🤖 AI Summary
In multivariate time series anomaly detection, global modeling often overlooks local correlation structures, leading to insufficient sensitivity and robustness. To address this, we propose an unsupervised, correlation-driven variable partitioning framework. First, we compute the Pearson correlation matrix among variables and apply spectral clustering to automatically identify cohesive, weakly coupled variable subsets.

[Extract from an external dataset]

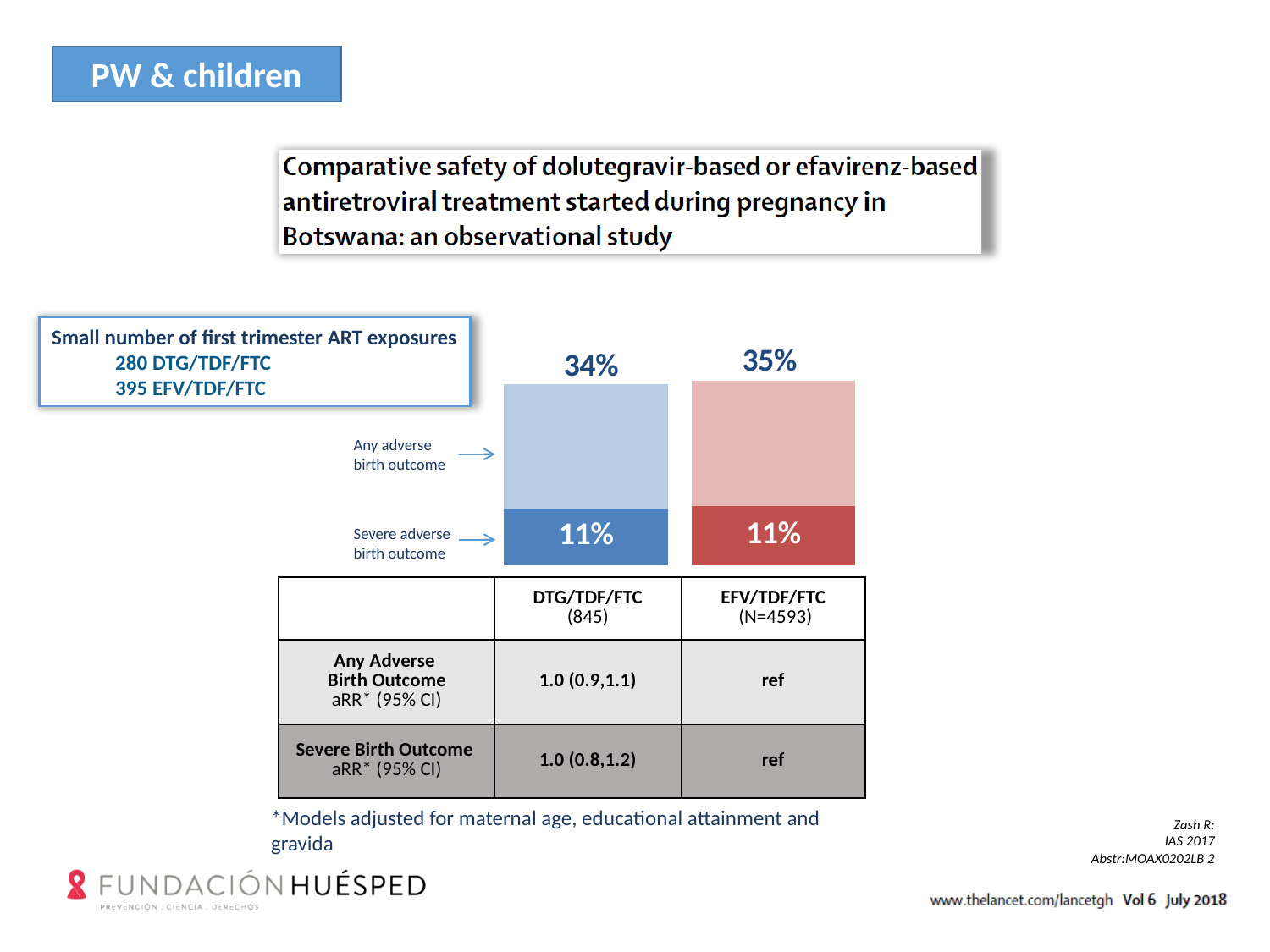
Which treatment group has the higher percentage of any adverse birth outcome, DTG/TDF/FTC or EFV/TDF/FTC? EFV/TDF/FTC What is the percentage of severe adverse birth outcome for EFV/TDF/FTC? 11% Is the percentage of severe adverse birth outcome the same for DTG/TDF/FTC and EFV/TDF/FTC? Yes, both 11% What kind of chart is used to show the adverse birth outcome percentages? Bar chart How many treatment groups are shown as bars in the chart? 2 What is the difference in percentage points between the any adverse birth outcome values for EFV/TDF/FTC and DTG/TDF/FTC? 1 percentage point What colour is the bar for the EFV/TDF/FTC group? Red What colour is the bar for the DTG/TDF/FTC group? Blue What is the difference in percentage points between any adverse birth outcome and severe adverse birth outcome for DTG/TDF/FTC? 23 percentage points What is the percentage of severe adverse birth outcome for DTG/TDF/FTC? 11% What is the percentage of any adverse birth outcome for EFV/TDF/FTC? 35% What is the percentage of any adverse birth outcome for DTG/TDF/FTC? 34%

Then, classical anomaly detectors—e.g., AutoEncoder or Isolation Forest—are independently deployed on each subset, enabling localized modeling while preserving intrinsic variable dependencies. The method is fully unsupervised, distribution-agnostic, and inherently parallelizable. Extensive experiments on multiple synthetic and real-world benchmark datasets demonstrate that our approach achieves an average 8.2% improvement in F1-score over state-of-the-art methods, with superior robustness to noise and sparse anomalies.
📝 Abstract
In this article, we suggest a novel non-supervised partition based anomaly detection method for anomaly detection in multivariate time series called PARADISE. This methodology creates a partition of the variables of the time series while ensuring that the inter-variable relations remain untouched. This partitioning relies on the clustering of multiple correlation coefficients between variables to identify subsets of variables before executing anomaly detection algorithms locally for each of those subsets. Through multiple experimentations done on both synthetic and real datasets coming from the literature, we show the relevance of our approach with a significant improvement in anomaly detection performance.